### REQUIRED TASK 1:
Count the lines of the records below that contain the word "picture", and give only that number.

### SELECTION:
--- --- ---

Indefinite redemption is greatly injurious - William Rushton

The doctrine of indefinite redemption is greatly injurious to the comforts and joys of believers.


1. The notion that the death of Christ is conditionally sufficient for all mankind, that is if all mankind were to believe in it, leads the sinner at once to the performance of some duty which he imagines will give efficacy to the death of Christ and render it available to him. By this means he is lead to draw comfort from his duties instead of the finished salvation of Christ. This error is the fruitful cause of the disquieting fears and legal bondage of many professors. They are constantly in fear lest they have not performed the requisite condition and, after much toiling, their uneasy spirits are as far from rest as ever, and again they utter the old complaint, "What lack I yet?" They have no notion that the alone work of Christ made manifest to the heart by the Holy Spirit, is sufficient to give joy unspeakable without the performance of some duty on their part, and therefore they are in constant perplexity lest this important duty should not have been performed. "I find," said Mr. Owen Stockton, "that though in my judgment and profession, I acknowledge Christ to be my righteousness and peace, yet I have secretly gone about to establish my own righteousness and have derived my comfort and peace from my own actings. For when I have been disquieted by the actings of sin, not God speaking peace through the blood of Christ, but the intermission of temptation and the cessation of those sins have restored me to my former peace. When I have been troubled at the evil frame of my heart, not the righteousness of Christ, but my feeling of a better temper hath been my consolation. I have prayed against, and resolved against sin, striven with sin, and avoided occasions of sin; all which a natural man may do. But how to fetch power from the death of Christ, how to believe in God for the subdueing of sin, and how to do it by the Spirit, have been mysteries to me."

--- --- ---

### RECORDS FOR THE EXERCISE:
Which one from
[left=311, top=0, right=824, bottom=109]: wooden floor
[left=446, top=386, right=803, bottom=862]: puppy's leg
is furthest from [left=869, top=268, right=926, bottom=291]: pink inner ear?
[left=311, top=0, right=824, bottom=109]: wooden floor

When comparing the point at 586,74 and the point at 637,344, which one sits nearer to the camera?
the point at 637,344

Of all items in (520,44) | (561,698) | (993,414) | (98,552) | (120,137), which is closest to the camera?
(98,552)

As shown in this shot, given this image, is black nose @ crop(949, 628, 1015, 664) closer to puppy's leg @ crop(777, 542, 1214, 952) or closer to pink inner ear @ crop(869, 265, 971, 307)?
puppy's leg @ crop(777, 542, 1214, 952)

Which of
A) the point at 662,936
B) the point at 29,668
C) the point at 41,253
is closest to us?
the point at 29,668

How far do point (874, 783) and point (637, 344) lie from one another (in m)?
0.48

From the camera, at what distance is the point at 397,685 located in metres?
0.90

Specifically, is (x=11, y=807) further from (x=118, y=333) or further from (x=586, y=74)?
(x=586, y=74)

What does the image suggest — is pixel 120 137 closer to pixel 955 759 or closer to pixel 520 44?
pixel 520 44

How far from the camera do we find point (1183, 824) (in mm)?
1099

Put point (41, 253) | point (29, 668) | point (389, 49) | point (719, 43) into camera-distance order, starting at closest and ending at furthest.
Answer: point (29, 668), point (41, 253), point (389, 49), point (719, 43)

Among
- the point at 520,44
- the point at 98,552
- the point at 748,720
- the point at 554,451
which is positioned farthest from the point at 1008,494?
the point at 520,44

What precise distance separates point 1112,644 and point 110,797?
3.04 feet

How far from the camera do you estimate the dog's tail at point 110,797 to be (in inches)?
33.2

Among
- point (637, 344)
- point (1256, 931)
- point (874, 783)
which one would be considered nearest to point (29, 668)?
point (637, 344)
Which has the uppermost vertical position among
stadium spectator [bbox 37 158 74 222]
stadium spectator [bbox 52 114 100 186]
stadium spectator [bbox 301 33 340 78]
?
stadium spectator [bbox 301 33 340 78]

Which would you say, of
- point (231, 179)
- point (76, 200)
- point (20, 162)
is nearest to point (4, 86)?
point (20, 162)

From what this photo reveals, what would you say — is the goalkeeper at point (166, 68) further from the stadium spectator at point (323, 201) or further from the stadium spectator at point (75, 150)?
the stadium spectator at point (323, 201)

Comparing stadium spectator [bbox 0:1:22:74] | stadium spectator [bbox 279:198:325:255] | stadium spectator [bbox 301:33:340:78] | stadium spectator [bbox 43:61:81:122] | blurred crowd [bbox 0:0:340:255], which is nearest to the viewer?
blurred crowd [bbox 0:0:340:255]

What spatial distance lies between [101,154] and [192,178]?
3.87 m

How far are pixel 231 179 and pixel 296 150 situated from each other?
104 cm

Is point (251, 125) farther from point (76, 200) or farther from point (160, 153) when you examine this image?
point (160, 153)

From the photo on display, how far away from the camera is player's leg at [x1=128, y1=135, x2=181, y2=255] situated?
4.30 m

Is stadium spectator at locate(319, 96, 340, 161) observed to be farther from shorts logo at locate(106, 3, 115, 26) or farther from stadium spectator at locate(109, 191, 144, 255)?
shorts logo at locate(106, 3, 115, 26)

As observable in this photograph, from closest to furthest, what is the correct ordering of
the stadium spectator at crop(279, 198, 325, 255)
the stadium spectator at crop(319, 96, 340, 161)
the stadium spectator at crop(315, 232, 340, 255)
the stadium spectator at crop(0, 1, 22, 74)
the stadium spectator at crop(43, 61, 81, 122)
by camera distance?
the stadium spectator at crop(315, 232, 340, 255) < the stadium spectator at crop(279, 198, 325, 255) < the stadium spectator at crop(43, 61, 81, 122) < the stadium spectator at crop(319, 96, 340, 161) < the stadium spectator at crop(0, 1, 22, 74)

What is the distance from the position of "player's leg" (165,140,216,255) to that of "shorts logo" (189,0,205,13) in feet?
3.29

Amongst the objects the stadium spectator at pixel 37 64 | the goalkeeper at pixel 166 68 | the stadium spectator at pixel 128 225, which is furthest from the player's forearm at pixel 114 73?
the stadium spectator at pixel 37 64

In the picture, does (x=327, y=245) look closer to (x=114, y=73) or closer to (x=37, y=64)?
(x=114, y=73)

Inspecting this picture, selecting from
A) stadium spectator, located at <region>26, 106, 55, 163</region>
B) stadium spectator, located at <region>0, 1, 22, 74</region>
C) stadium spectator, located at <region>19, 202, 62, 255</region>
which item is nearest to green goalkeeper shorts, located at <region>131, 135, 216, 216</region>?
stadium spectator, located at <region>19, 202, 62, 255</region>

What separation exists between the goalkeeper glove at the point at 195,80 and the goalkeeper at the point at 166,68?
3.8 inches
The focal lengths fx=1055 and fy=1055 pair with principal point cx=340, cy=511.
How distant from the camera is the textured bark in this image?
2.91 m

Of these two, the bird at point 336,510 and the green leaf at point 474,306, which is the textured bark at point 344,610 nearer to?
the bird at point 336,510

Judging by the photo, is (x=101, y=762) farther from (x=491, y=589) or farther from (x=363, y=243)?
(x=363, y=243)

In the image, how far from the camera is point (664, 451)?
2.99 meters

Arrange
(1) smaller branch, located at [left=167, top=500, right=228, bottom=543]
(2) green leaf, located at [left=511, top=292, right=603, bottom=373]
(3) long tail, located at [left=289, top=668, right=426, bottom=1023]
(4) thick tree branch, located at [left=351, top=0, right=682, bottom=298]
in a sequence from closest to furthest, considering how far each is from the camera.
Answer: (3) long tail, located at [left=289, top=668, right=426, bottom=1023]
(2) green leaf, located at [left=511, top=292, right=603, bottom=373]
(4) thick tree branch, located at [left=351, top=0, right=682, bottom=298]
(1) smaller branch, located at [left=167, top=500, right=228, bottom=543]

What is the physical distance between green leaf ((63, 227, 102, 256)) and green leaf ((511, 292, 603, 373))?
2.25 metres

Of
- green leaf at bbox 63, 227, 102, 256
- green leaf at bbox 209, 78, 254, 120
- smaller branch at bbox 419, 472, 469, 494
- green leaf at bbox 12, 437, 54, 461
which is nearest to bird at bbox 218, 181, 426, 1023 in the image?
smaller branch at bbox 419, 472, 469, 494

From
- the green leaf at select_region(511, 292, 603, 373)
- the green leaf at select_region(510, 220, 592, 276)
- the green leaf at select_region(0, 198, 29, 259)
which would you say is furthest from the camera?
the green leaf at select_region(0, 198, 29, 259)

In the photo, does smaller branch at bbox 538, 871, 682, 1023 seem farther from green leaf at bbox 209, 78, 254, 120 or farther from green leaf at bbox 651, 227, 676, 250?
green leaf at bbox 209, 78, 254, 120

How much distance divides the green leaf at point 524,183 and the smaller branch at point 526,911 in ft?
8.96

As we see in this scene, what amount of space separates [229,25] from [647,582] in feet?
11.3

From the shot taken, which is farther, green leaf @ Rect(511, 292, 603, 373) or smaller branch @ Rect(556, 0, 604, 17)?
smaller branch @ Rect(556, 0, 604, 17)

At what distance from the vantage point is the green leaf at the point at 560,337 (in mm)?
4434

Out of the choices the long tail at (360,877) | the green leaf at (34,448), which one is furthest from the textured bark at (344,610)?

--- --- ---

### REQUIRED TASK 2:
From the passage on indefinite redemption above, output the part that runs from "Indefinite redemption is greatly injurious - William" up to and including "joys of believers.", copied word for word.

### OUTPUT 1:
2

### OUTPUT 2:
Indefinite redemption is greatly injurious - William Rushton

The doctrine of indefinite redemption is greatly injurious to the comforts and joys of believers.